Conventional radiographs are routinely obtained during follow-up periods after TKA. Patellar axial view such as Merchant [16] or Laurin [27] views are widely used as the screening tool for diagnosis of patellofemoral malalignment after TKA. Suboptimal patellar alignment was defined as patellar tilt of greater than 5° or patellar displacement greater than 5 mm [1, 2]. The cut-point value was derived from the study in symptomatic patients with patellofemoral pain. In patients following TKA, the clinical utility of the patellar axial view and its correlation with functional outcome of the knee is unclear [12,13,14, 22]. Bindelgla et al. [12] evaluated 234 primary TKA with 45° Merchant view. The results showed 31% tilted over 5° and 15% displaced over 5 mm. They found no difference in the pain subscale of KSS system between well-aligned and poorly aligned knees. Barrack et al. [28] showed significant differences in component rotation with the patients with anterior knee pain compared with the control group, but no significant difference in the degree of radiographic patellar tilt or patellar subluxation was found between the two groups.

Conversely, other studies reported a positive correlation between patellar tilting or displacement with rotational alignment and clinical outcome.
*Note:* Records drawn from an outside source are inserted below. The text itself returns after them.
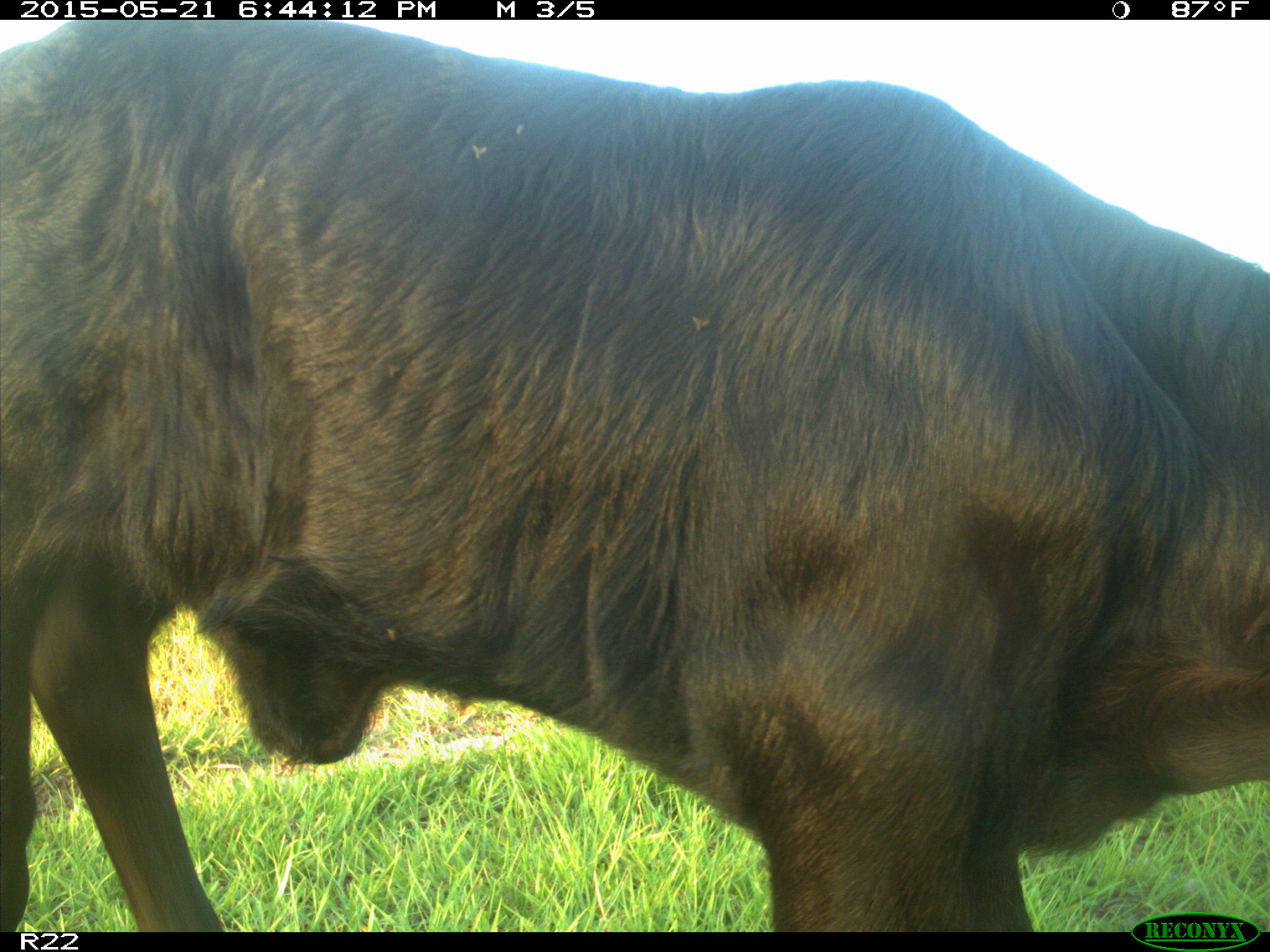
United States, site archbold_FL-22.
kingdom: Animalia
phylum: Chordata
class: Mammalia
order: Artiodactyla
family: Bovidae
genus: Bos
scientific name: Bos taurus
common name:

Bédard et al. [8] demonstrated patellar tilt and translation improved after revision TKA and was correlated with improvement of component rotational alignment and clinical outcome. Pongcharoen et al. [14] studied the incidence of poor patellar alignment and anterior knee pain using a limited medial parapatellar approach versus a mini-mid-vastus approach. They prospectively followed 60 primary TKA (30 with each approach) at minimum of 1 year post-operatively and found no difference in patellar tilt or displacement between groups and similar incidence of anterior knee pain (7%). In patellar retaining implants, patelloplasty which aimed to reduce patellar thickness and improve patellofemoral tracking have the potential to improve functional outcome and lower rate of anterior knee pain after TKA [29].

Suboptimal patellofemoral alignment is a common radiographic finding after TKA (28% have tilt and 8% have displacement). Our result is similar to the previous report by Bindelgla et al. [12]. The incidence of suboptimal patellofemoral alignment was high although all of cases were performed by 3 experienced surgeon and none of cases were planned for revision surgery. This is consistent with the finding that the majority of anterior knee pain after TKA is mild to moderate in intensity, only 8% of cases had persistent pain and rarely leading to revision TKA [30].
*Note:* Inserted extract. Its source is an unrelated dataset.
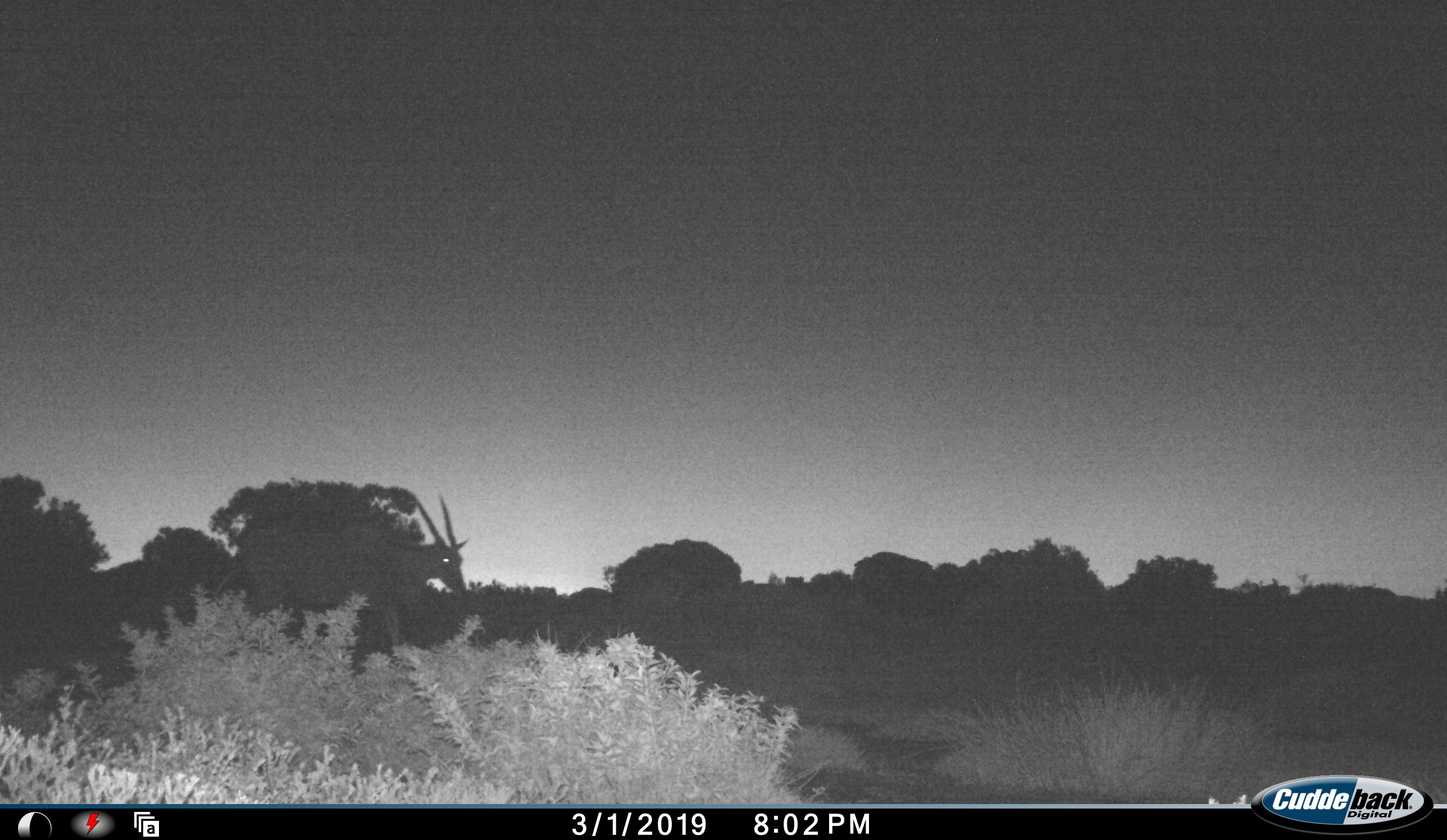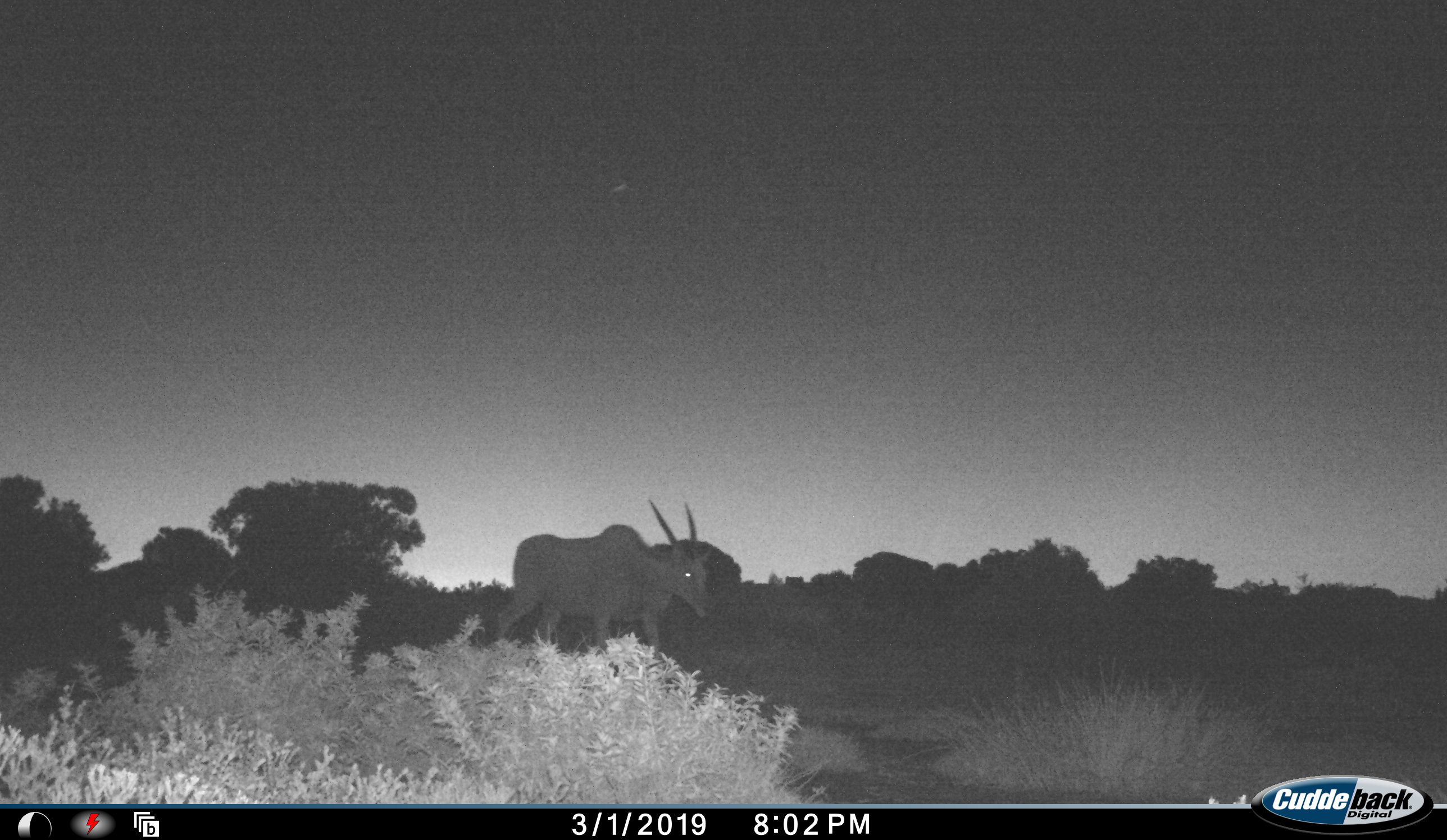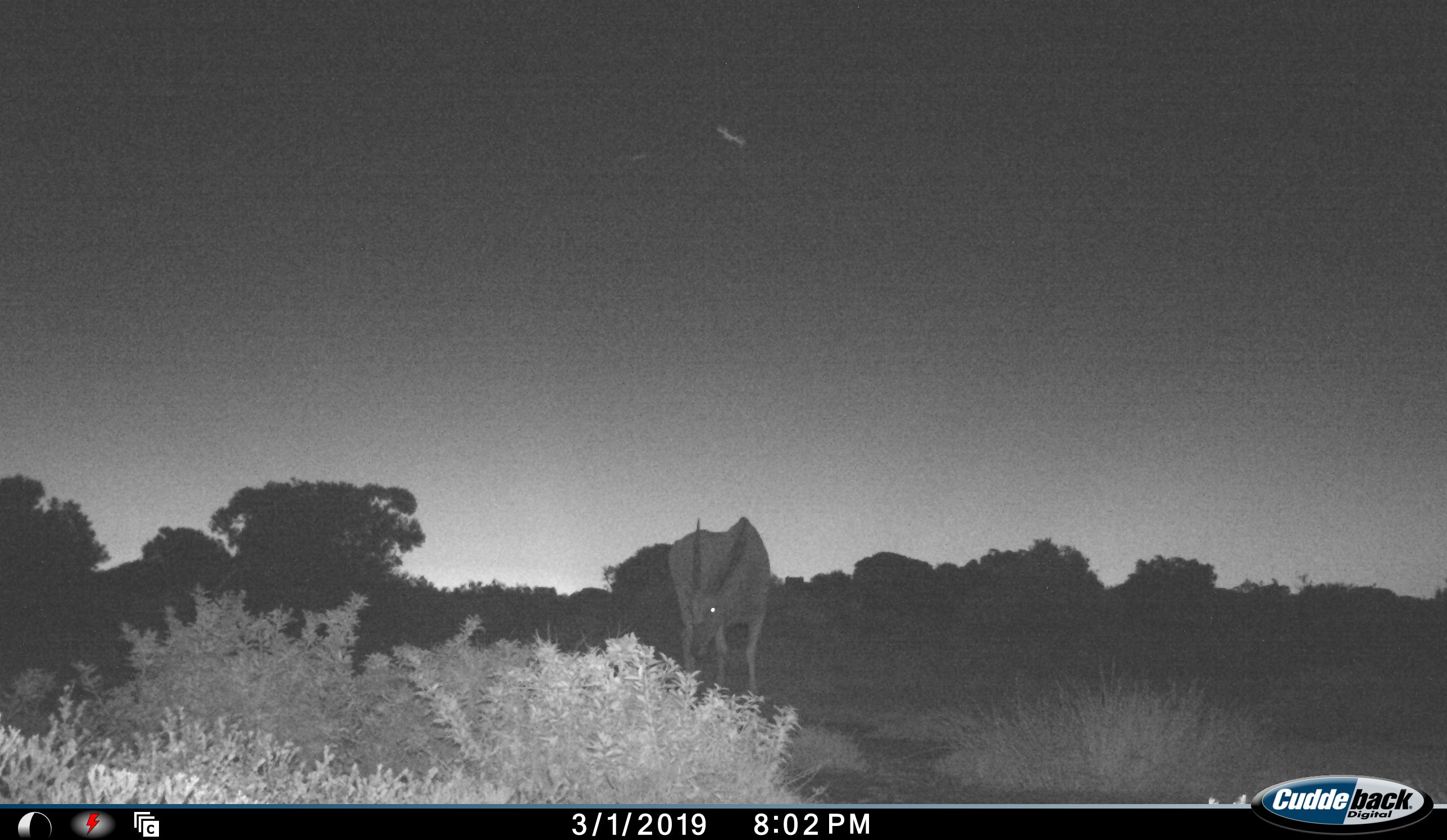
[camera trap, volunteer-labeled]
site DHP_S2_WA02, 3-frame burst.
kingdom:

This study is a retrospective design. Many factors can affect to clinical outcomes cannot be controlled. Second, this study did not compare the results of conventional radiographs to CT scan. We did not directly correlate the degree of patellar tilt or displacement to axial component rotation. In the future, a well-controlled prospective study that evaluates both conventional radiographs and CT scans is warranted.
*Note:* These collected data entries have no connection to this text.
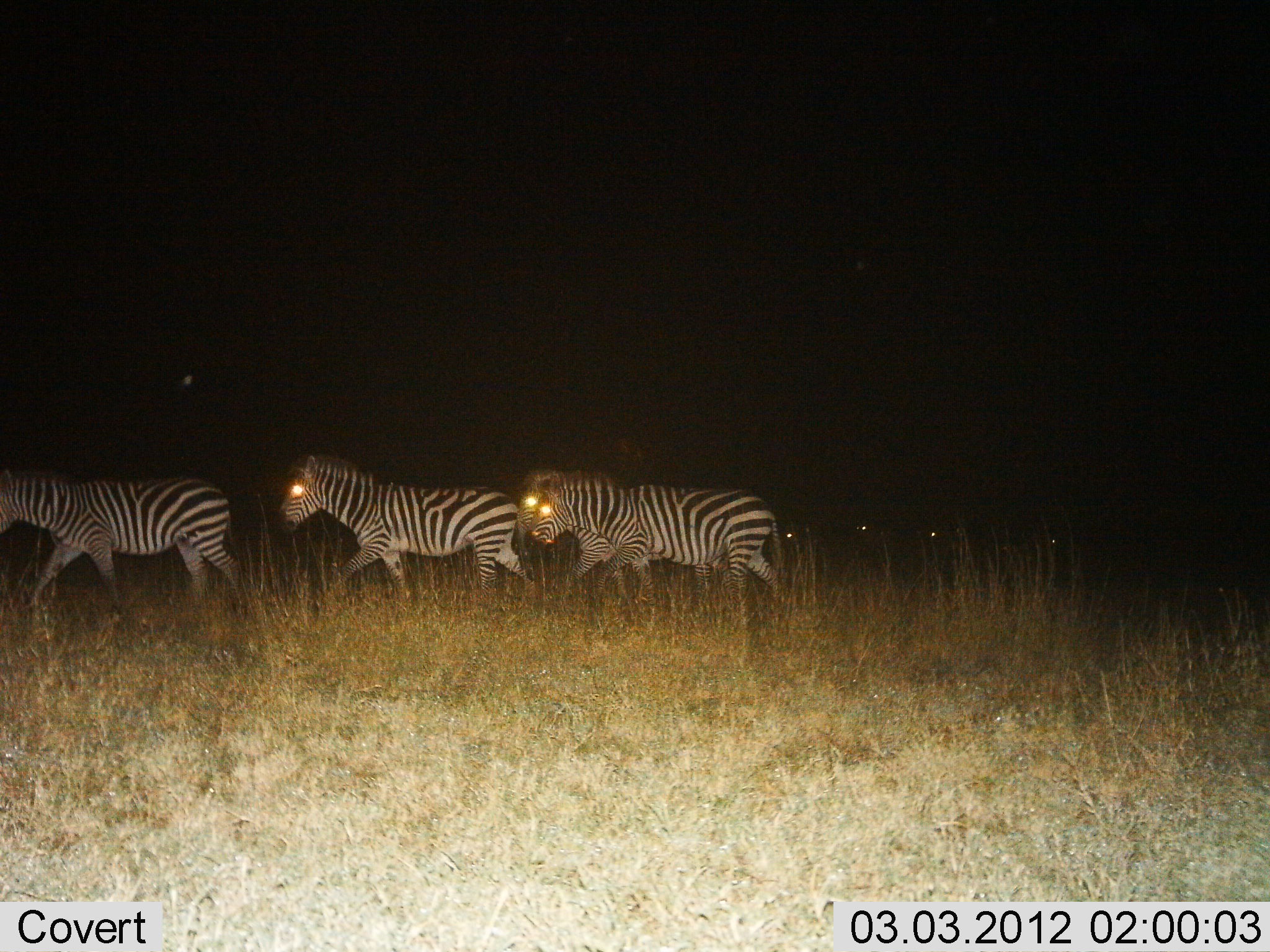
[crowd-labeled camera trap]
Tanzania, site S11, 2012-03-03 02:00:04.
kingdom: Animalia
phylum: Chordata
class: Mammalia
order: Perissodactyla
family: Equidae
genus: Equus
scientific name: Equus quagga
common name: plains zebra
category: zebra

There is a strong correlation between patellofemoral alignment and clinical outcome in primary TKA. All of the knee function scoring systems in this study presented a similar trend of functional outcome between groups. Both the pain and functional subscales of all scoring systems demonstrated statistically and clinically significant differences of over 10 points. Suboptimal patellofemoral alignment correlates to an inferior clinical outcome after primary TKA. This finding advocates for the utility of conventional axial radiographs as a good screening tool for patients with unexplained pain or poor function after TKA.